Against Terry Francona’s club, Lester turned in 8 2/3 innings of one-run, six-hit ball. However, against the Detroit Tigers a week prior, he struggled badly, giving up seven runs on seven hits, prompting Joe Maddon to pull him in just the second inning.
Inconsistency has been the name of the game for Lester this season. In March/April, June and August he posted a 6.23, 5.74 and 4.44 ERA respectively. In May, his ERA was 1.76 and in July 1.66.
Overall, Lester still maintains a respectable 3.44 earned run average and 1.204 WHIP to go along with his 8-9 record across his first 25 starts as a member of the Cubs.
These numbers are solid, but they are they worthy of a $155 million contract?
When Lester signed his name at the bottom of his brand new deal in December, the Cubs expected him to be the ace of this staff. This initial expectation hasn’t materialized, as the left-hander has played second fiddle to a number of his starting pitching counterparts this season.
Jake Arrieta has become the Cubs’ undisputed ace, leading the starting pitching staff in wins, ERA and strikeouts. In addition, Jason Hammel has a better ERA and WHIP than Lester – despite his second-half struggles.

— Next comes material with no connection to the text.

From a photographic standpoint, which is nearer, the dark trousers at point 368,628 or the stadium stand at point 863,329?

Jason Hammel is currently on a two-year contract valued at $20 million while Arrieta is making $3.63 million this season. Their combined salaries are over $130 million less than what Lester is making.
In a recent interview, Lester admitted that he has felt pressure due to the size of his contract.
"At times, it’s a good feeling. At times, it can be that monkey on your back — especially early. You want to come out and do well. That’s what put me behind the eight ball in spring training. I’m used to my routine of going out and throwing fastballs and knowing where I’ll be at at certain times — and not really having that pressure to get off to a good start in spring training. But when you come into something like this, you feel like you have to do more. I tried to show a little too much a little too early.—-Quote obtained by New England Sports Network writer Ricky Doyle"
Lester still has an opportunity to redeem himself. With the regular season winding down, the Cubs face the most crucial part of their season. What Lester does between now and October will determine if the Cubs got their money’s worth last winter.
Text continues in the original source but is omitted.